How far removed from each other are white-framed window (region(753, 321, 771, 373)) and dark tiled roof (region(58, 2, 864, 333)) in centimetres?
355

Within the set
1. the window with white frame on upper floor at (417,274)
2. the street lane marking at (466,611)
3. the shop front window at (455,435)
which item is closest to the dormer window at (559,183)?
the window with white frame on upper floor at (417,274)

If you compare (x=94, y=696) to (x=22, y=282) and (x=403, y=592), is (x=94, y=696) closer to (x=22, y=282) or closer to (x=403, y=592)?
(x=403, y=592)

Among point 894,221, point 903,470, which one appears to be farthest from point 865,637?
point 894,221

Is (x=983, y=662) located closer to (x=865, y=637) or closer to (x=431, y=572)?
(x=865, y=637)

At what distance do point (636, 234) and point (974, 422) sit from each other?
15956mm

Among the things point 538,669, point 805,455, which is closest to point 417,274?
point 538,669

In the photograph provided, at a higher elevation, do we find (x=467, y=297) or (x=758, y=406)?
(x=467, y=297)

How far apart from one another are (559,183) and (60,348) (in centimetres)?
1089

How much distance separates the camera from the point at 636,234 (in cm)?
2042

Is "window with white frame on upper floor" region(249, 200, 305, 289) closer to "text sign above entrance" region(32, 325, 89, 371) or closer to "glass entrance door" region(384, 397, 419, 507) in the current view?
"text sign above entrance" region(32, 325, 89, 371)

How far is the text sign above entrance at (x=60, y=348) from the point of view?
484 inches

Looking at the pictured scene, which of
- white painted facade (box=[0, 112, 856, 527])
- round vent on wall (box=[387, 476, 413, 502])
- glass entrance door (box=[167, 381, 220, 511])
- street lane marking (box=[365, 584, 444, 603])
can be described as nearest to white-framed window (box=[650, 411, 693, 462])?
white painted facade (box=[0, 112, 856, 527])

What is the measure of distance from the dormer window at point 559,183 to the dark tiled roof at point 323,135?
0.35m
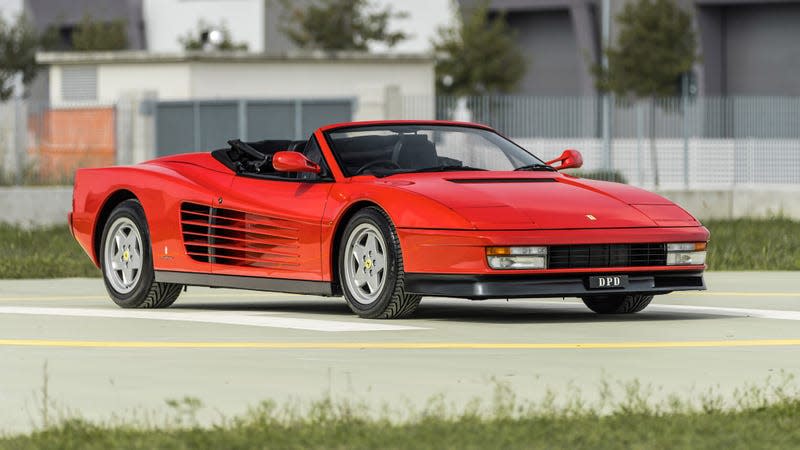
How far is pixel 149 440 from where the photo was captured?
6.70 m

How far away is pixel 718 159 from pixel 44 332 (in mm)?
25660

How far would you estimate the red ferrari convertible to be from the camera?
1142cm

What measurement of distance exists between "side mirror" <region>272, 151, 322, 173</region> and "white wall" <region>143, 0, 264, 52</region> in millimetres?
49320

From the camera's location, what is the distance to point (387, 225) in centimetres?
1162

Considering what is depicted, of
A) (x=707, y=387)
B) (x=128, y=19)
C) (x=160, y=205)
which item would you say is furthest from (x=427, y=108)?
(x=128, y=19)

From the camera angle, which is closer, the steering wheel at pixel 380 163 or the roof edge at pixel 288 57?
the steering wheel at pixel 380 163

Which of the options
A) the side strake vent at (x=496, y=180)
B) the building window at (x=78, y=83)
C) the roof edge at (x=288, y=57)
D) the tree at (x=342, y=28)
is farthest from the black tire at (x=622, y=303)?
the tree at (x=342, y=28)

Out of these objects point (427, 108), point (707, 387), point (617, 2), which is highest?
point (617, 2)

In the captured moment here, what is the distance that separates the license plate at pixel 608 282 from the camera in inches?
455

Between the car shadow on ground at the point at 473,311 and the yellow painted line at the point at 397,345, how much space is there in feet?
5.04

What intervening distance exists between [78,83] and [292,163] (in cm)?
2920

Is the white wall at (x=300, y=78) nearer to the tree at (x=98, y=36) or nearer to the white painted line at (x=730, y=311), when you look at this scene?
the tree at (x=98, y=36)

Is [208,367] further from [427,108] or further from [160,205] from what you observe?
[427,108]

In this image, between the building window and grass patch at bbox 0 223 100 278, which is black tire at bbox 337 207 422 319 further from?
the building window
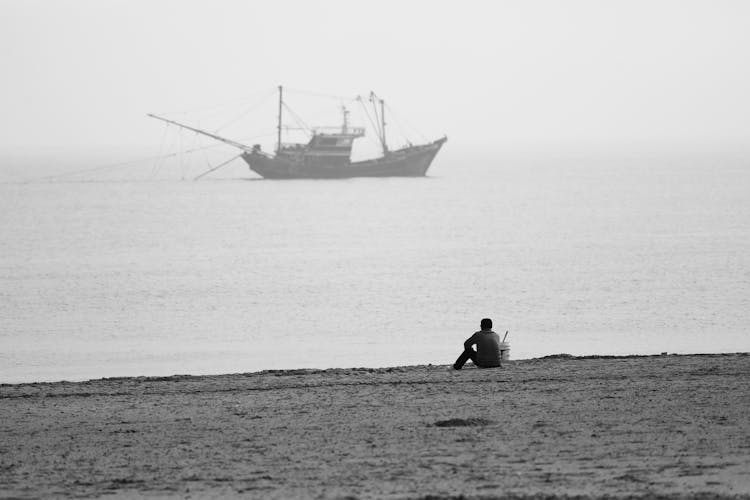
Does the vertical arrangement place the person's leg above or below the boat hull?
below

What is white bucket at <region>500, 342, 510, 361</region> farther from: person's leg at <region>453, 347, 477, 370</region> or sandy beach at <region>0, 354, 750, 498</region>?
person's leg at <region>453, 347, 477, 370</region>

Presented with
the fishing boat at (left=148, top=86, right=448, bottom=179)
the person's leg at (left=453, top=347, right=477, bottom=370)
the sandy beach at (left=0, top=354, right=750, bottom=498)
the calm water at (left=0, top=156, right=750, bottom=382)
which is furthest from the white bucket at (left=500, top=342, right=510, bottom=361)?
the fishing boat at (left=148, top=86, right=448, bottom=179)

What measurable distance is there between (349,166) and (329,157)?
11.4ft

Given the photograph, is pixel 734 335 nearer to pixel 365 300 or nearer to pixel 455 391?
pixel 365 300

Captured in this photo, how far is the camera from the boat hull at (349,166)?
4631 inches

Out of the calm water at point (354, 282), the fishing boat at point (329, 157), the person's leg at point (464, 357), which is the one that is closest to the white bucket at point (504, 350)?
the person's leg at point (464, 357)

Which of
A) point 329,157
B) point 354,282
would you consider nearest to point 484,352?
point 354,282

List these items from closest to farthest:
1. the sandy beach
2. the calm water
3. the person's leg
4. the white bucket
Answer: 1. the sandy beach
2. the person's leg
3. the white bucket
4. the calm water

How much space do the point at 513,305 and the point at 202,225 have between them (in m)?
41.6

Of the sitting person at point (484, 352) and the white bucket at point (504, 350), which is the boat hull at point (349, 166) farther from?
the sitting person at point (484, 352)

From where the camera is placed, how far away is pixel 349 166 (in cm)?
11894

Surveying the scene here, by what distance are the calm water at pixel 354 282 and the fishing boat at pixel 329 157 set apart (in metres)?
20.7

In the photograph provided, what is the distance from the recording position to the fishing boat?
113 meters

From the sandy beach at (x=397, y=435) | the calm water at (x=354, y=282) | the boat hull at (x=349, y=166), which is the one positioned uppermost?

__PROMPT__
Repeat the preceding records precisely, and leave every picture out of the copy.

__RESPONSE__
How far removed from each other are white-framed window (region(753, 321, 771, 373)) and dark tiled roof (region(58, 2, 864, 333)) in centimetres?
355

Within the set
1. the window with white frame on upper floor at (417,274)
2. the street lane marking at (466,611)
3. the shop front window at (455,435)
which item is closest to the dormer window at (559,183)?
the window with white frame on upper floor at (417,274)

If you compare (x=94, y=696) to (x=22, y=282) and (x=403, y=592), is (x=94, y=696) closer to (x=22, y=282) or closer to (x=403, y=592)?
(x=403, y=592)

Among point 894,221, point 903,470, which one appears to be farthest from point 865,637?
point 894,221

Is (x=983, y=662) located closer to (x=865, y=637) or closer to (x=431, y=572)?
(x=865, y=637)

At what distance do point (636, 234) and point (974, 422) sit from each other?
15956mm

Among the things point 538,669, point 805,455, which is closest to point 417,274?
point 538,669

In the photograph provided, at a higher elevation, do we find (x=467, y=297) or (x=758, y=406)?
(x=467, y=297)

How far apart from one another are (559,183) and (60,348) (in centimetres)?
1089

How much distance separates the camera from the point at 636,234 (in cm)?
2042

Is "window with white frame on upper floor" region(249, 200, 305, 289) closer to "text sign above entrance" region(32, 325, 89, 371) or closer to "glass entrance door" region(384, 397, 419, 507) in the current view?
"text sign above entrance" region(32, 325, 89, 371)

How far is the text sign above entrance at (x=60, y=348) from the point of view?
484 inches

Looking at the pictured scene, which of
- white painted facade (box=[0, 112, 856, 527])
- round vent on wall (box=[387, 476, 413, 502])
- glass entrance door (box=[167, 381, 220, 511])
- street lane marking (box=[365, 584, 444, 603])
can be described as nearest to white-framed window (box=[650, 411, 693, 462])?
white painted facade (box=[0, 112, 856, 527])

What is the measure of distance from the dormer window at point 559,183 to the dark tiled roof at point 323,135?
0.35m
How far is pixel 149 440 from where the photo was captured?
6.70 m

How far away is pixel 718 159 from pixel 44 332 (in mm)?
25660

How far would you estimate the red ferrari convertible to be from the camera?
1142cm

What measurement of distance exists between "side mirror" <region>272, 151, 322, 173</region> and "white wall" <region>143, 0, 264, 52</region> in millimetres?
49320

From the camera's location, what is the distance to point (387, 225) in centimetres?
1162

Considering what is depicted, of
A) (x=707, y=387)
B) (x=128, y=19)
C) (x=160, y=205)
which item would you say is furthest from (x=427, y=108)?
(x=128, y=19)

From the camera angle, which is closer, the steering wheel at pixel 380 163 or the roof edge at pixel 288 57?
the steering wheel at pixel 380 163

Which of the options
A) the side strake vent at (x=496, y=180)
B) the building window at (x=78, y=83)
C) the roof edge at (x=288, y=57)
D) the tree at (x=342, y=28)
is farthest from the black tire at (x=622, y=303)?
the tree at (x=342, y=28)

Out of these objects point (427, 108), point (707, 387), point (617, 2), which is highest?
point (617, 2)

In the captured moment here, what is the distance that separates the license plate at pixel 608 282 from the camera in inches?
455

Between the car shadow on ground at the point at 473,311 and the yellow painted line at the point at 397,345, how much space is there in feet?
5.04

What intervening distance exists between [78,83] and [292,163] (in cm)?
2920

Is the white wall at (x=300, y=78) nearer to the tree at (x=98, y=36) or nearer to the white painted line at (x=730, y=311), when you look at this scene?
the tree at (x=98, y=36)

Is [208,367] further from [427,108] or further from [160,205] from what you observe?
[427,108]

In this image, between the building window and grass patch at bbox 0 223 100 278, which is black tire at bbox 337 207 422 319 further from?
the building window
Does the vertical arrangement place the person's leg above or below the boat hull?
below

What is white bucket at <region>500, 342, 510, 361</region> farther from: person's leg at <region>453, 347, 477, 370</region> or sandy beach at <region>0, 354, 750, 498</region>?
person's leg at <region>453, 347, 477, 370</region>

Presented with
the fishing boat at (left=148, top=86, right=448, bottom=179)
the person's leg at (left=453, top=347, right=477, bottom=370)
the sandy beach at (left=0, top=354, right=750, bottom=498)
the calm water at (left=0, top=156, right=750, bottom=382)
which is furthest from the white bucket at (left=500, top=342, right=510, bottom=361)?
the fishing boat at (left=148, top=86, right=448, bottom=179)

What measurable distance is there between (349,166) and (329,157)?
11.4ft

Given the photograph, is pixel 734 335 nearer to pixel 365 300 or nearer to pixel 455 391?
pixel 365 300

Captured in this photo, how far is the camera from the boat hull at (349,166)?
4631 inches

Out of the calm water at point (354, 282), the fishing boat at point (329, 157), the person's leg at point (464, 357), which is the one that is closest to the white bucket at point (504, 350)?
the person's leg at point (464, 357)

Which of
A) point 329,157
B) point 354,282
would you consider nearest to point 484,352?
point 354,282

List these items from closest to farthest:
1. the sandy beach
2. the calm water
3. the person's leg
4. the white bucket
Answer: 1. the sandy beach
2. the person's leg
3. the white bucket
4. the calm water

How much space do the point at 513,305 and the point at 202,225 have between them (in m)?
41.6

Of the sitting person at point (484, 352) and the white bucket at point (504, 350), which is the boat hull at point (349, 166) farther from?
the sitting person at point (484, 352)

From where the camera is placed, how far away is pixel 349 166 (in cm)?
11894

Surveying the scene here, by what distance are the calm water at pixel 354 282 and the fishing boat at pixel 329 157 set apart (in metres)?
20.7

In the photograph provided, what is the distance from the recording position to the fishing boat?
113 meters

From the sandy beach at (x=397, y=435) | the calm water at (x=354, y=282) | the boat hull at (x=349, y=166), which is the one positioned uppermost?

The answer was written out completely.